Most times, we set the date for ourselves for what we want to do, as in getting married. Once a date is set, it becomes a social contract, more or less a bond that must be fulfilled. But sometimes, the dates are deflated by some intervening variables. In other words, no date is certain. The only date that is sure is the day of death marked for us on the calendar, by the mysterious hand, without our knowledge, let alone our approval.
Take for instance January 2, 1993, a date the Ibrahim Badamasi Babangida military junta first set for its disengagement from power. Then, the hope of having a democratically elected civilian government was high. But along the line, something went wrong, and the best plan made by man became a nullity. Then, we moved to August 27, 1993.
Again, hope – that ultimate elixir began to rise. Just as IBB was planning his exit, Nigerians too, especially the supposed major beneficiary of that date, Late M.K.O. Abiola, were anxious to see the date come to reality. August 27, 1993 therefore became a signpost every Nigerian watched with bated breath.
For the umpteenth time, the date was punctuated by the intervening variables, making the hope of having a democratic elected government on that date a forlorn one, once again.
From August 27, 1993, we shifted towards May 29, 1999.
Given the cloud of political uncertainty, May 29, 1999 looked like a date that would never come. But when eventually the date came with its ultimate fulfillment, Nigerians could not hold their joy. They rolled out drums to welcome the dawn of a new beginning. Since then, May 29 has become an epoch in the political history of Nigeria.
The question then is, if truly a date is just an ordinary word or number on the calendar that is not worth significant attachment, why then do we cloth some dates in the garb of the monumental? May be, there is something mythical, mysterious even, about them. It is this mystery, I believe, that makes May 29 wear the garb of the monumental.
I have read many people argue both on newspapers and facebook that May 29 is not the ideal Democracy Day.
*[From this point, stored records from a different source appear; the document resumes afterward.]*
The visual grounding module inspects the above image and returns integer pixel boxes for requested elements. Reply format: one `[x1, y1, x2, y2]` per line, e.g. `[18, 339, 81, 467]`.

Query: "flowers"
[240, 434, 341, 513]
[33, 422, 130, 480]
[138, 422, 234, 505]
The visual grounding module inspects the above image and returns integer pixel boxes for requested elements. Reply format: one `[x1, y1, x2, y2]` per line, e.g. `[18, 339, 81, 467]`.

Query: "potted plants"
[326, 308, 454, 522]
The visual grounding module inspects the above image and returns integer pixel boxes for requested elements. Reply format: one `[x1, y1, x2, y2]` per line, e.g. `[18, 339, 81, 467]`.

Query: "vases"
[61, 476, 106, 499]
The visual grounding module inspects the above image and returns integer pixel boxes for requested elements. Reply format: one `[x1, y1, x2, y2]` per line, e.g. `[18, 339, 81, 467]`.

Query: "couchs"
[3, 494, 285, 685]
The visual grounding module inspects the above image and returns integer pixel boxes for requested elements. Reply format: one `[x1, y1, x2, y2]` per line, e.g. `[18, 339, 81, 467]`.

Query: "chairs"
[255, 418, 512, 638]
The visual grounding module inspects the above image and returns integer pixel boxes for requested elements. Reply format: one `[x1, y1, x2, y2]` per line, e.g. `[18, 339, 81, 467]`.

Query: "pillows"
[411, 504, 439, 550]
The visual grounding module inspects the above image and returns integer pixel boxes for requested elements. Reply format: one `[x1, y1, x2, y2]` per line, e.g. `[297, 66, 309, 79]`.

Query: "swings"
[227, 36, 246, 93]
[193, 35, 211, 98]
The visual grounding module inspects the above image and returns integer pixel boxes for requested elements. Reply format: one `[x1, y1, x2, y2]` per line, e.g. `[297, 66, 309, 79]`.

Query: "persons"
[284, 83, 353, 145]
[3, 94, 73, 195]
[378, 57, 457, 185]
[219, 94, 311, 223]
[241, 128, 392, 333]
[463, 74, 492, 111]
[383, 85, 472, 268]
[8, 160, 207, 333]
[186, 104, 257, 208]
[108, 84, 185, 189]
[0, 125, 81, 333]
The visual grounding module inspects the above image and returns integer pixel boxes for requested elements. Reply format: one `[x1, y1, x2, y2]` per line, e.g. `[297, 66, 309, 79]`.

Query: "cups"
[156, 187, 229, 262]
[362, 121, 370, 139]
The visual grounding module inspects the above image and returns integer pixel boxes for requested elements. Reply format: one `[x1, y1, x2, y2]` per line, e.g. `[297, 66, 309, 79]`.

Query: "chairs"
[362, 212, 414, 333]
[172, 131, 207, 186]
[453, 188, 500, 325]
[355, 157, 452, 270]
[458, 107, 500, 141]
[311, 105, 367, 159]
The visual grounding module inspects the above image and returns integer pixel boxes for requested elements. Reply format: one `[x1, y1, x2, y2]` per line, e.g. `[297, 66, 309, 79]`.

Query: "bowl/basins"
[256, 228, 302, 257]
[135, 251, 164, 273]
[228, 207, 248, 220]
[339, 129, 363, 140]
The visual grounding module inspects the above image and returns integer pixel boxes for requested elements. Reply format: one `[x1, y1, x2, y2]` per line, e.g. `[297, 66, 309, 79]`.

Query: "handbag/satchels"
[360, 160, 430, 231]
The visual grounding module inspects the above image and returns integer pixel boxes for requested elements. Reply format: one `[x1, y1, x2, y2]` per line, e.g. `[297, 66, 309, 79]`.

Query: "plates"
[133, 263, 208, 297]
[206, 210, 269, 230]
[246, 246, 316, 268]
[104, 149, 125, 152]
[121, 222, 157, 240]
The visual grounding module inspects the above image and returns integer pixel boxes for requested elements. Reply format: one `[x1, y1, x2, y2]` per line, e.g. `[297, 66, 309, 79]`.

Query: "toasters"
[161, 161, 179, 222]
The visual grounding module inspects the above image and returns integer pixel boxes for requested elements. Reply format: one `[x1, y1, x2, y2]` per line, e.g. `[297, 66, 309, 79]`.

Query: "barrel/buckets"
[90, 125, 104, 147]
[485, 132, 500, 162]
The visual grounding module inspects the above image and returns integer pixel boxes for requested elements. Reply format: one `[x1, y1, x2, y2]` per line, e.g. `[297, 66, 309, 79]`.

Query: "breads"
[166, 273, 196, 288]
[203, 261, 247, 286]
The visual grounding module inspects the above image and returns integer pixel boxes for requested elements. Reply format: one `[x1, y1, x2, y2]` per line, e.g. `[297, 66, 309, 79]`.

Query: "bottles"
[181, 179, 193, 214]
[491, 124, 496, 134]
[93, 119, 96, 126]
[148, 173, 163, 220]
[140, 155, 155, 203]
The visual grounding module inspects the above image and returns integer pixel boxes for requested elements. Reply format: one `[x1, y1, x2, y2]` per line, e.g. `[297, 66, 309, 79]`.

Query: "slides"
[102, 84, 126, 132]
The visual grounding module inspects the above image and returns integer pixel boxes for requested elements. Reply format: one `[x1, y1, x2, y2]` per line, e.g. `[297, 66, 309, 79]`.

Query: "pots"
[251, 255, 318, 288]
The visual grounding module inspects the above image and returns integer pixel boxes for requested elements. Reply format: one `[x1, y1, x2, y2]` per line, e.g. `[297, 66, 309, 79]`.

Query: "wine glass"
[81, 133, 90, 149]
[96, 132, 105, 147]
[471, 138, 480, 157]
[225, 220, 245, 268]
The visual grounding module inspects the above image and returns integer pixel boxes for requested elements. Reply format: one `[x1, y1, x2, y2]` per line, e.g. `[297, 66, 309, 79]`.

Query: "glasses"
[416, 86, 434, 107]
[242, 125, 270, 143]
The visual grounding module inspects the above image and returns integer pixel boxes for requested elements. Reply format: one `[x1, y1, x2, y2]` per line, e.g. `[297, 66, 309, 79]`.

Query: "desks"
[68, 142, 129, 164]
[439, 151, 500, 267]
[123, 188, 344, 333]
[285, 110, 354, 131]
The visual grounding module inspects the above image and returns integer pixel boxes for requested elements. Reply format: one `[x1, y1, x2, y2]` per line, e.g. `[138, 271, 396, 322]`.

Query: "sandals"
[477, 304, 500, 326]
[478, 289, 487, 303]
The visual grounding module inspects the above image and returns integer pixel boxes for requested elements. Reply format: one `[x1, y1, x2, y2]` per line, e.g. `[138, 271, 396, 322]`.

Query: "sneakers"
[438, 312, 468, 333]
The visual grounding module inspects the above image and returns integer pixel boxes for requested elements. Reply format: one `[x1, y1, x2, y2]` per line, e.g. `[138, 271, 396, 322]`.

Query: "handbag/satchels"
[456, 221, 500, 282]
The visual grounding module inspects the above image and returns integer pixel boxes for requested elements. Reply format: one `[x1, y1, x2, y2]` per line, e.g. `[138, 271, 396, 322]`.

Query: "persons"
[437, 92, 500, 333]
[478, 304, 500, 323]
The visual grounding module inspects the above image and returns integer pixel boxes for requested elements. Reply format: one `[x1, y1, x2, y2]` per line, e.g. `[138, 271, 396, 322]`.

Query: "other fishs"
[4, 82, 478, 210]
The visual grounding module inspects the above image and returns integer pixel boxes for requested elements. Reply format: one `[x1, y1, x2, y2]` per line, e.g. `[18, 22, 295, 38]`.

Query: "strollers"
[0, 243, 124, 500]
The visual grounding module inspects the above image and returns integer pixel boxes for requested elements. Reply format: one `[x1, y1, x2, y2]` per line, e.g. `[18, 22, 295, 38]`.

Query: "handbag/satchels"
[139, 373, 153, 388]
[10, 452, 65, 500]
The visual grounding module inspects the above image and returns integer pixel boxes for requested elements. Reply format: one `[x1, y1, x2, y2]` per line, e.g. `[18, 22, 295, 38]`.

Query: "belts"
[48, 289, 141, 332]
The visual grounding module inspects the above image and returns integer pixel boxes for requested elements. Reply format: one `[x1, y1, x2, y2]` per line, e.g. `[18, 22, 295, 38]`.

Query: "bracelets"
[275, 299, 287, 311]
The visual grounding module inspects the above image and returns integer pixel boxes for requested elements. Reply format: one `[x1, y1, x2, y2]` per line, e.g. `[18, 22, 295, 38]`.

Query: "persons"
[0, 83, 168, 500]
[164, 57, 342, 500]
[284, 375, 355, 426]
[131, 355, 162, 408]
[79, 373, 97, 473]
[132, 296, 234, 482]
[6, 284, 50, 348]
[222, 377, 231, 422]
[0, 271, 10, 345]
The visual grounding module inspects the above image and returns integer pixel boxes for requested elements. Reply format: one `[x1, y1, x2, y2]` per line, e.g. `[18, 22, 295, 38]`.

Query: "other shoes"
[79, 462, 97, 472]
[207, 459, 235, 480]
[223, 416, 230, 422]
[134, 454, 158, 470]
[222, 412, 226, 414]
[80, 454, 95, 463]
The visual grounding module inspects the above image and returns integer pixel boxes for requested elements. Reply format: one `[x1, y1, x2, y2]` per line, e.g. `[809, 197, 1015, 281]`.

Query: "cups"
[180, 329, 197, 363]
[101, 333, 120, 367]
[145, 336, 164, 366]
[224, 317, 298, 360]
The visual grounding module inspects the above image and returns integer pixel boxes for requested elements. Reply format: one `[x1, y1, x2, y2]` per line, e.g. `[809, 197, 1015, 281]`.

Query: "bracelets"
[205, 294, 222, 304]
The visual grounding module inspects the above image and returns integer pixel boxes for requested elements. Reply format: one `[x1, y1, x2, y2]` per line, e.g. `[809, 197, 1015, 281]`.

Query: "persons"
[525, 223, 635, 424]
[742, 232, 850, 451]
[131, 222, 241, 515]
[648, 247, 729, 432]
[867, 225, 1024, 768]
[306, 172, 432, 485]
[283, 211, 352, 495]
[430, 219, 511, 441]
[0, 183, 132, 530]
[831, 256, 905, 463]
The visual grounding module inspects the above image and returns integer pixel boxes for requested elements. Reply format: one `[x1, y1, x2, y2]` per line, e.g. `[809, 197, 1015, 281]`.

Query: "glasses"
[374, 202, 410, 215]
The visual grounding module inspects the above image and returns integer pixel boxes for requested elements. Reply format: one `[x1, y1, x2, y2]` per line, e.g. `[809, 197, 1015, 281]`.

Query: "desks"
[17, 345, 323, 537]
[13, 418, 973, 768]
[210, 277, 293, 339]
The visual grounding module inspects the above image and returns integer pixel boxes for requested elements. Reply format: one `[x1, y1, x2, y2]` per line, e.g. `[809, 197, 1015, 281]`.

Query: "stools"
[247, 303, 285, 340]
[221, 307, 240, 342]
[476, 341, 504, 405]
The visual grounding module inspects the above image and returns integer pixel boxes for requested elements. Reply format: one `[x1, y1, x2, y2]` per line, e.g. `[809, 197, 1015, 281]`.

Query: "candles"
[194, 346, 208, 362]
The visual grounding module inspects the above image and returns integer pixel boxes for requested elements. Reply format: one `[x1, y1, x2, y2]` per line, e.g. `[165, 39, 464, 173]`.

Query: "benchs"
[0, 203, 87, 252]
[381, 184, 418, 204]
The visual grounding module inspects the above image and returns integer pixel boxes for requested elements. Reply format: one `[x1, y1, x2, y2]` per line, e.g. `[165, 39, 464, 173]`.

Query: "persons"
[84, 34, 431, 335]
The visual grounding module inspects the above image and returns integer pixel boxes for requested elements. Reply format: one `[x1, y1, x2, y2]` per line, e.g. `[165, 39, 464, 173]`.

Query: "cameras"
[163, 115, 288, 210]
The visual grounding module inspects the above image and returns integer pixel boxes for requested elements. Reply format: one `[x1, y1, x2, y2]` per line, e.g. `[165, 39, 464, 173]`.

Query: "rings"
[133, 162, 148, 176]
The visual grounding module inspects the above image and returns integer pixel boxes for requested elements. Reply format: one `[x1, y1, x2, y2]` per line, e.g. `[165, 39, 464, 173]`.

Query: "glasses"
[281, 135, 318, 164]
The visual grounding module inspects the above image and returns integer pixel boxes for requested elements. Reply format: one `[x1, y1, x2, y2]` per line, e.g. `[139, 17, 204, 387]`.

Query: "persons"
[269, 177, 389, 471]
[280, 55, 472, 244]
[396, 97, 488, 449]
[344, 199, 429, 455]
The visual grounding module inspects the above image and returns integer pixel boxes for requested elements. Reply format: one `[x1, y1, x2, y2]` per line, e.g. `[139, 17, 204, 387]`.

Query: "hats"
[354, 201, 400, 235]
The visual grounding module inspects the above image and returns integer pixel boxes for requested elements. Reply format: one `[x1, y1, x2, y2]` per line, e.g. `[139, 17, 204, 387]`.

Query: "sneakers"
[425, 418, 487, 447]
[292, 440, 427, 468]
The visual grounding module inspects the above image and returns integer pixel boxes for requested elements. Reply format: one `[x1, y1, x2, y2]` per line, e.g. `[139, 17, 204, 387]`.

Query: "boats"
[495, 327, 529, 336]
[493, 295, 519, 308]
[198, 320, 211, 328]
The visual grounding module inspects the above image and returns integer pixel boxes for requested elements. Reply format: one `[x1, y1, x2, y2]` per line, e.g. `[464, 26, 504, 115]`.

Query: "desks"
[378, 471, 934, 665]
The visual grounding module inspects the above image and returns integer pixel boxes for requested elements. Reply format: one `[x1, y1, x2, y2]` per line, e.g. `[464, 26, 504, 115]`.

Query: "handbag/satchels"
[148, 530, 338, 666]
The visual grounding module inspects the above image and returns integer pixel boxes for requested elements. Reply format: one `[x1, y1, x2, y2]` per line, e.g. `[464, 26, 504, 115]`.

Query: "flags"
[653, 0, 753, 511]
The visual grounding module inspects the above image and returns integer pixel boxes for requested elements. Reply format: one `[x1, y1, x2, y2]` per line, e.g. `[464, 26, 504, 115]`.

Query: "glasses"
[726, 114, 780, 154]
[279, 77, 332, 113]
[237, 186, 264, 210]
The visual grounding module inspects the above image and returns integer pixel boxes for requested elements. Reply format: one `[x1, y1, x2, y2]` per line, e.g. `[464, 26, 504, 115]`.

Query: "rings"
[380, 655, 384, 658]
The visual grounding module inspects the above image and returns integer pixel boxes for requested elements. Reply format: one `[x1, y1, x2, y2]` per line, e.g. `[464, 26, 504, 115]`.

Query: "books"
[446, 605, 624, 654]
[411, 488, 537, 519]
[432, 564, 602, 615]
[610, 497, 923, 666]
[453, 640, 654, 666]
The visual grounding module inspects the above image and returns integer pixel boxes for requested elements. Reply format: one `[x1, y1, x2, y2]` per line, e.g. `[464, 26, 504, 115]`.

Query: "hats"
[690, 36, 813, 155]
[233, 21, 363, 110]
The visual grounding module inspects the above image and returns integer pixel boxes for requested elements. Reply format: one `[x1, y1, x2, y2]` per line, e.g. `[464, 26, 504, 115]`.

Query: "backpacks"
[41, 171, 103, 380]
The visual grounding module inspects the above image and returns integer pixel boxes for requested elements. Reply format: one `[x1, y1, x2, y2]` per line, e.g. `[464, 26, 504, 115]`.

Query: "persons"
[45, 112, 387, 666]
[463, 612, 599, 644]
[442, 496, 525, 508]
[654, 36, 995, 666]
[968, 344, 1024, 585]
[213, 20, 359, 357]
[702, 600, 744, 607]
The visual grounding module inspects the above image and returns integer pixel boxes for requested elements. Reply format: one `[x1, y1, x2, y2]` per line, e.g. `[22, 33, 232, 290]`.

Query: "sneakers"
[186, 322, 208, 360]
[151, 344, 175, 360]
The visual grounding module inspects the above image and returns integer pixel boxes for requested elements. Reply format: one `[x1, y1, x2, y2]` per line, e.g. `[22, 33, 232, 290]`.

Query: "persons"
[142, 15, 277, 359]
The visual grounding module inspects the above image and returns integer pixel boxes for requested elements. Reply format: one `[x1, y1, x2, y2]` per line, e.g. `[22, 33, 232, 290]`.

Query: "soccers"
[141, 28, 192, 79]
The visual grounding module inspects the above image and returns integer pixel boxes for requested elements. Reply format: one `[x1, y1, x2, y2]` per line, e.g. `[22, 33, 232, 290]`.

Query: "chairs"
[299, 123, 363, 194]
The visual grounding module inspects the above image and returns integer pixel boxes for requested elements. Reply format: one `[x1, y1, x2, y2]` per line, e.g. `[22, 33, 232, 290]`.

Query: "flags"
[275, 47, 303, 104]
They would rather concede that significance to June 12 which, they say marks the day the real struggle for democracy we are enjoying today started.
While I would want to share their sentiments, given the fact that without June 12, 1993 event, there wouldn’t have been May 29, I equally concede to the fact that May 29 is significant because it carries the promise of a new beginning, not withstanding that June 12 bears the red flame of democracy.
Besides being Nigeria’s second most important day after October 1 which marks the country’s independence from colonial rule, May 29 marks the day Nigeria became liberated from the shackles of military rule that began with the 15th January, 1966 coup detat which threw up Major General Aguiyi Ironsi as the first Military Head of State. It marks the day the damning plague of military dictatorship that had cast a blight on Nigeria’s future and development for almost 35 years was destroyed and burnt to flames. So, whatever makes October 1 an epoch-making date also gives May 29 a high degree of uniqueness.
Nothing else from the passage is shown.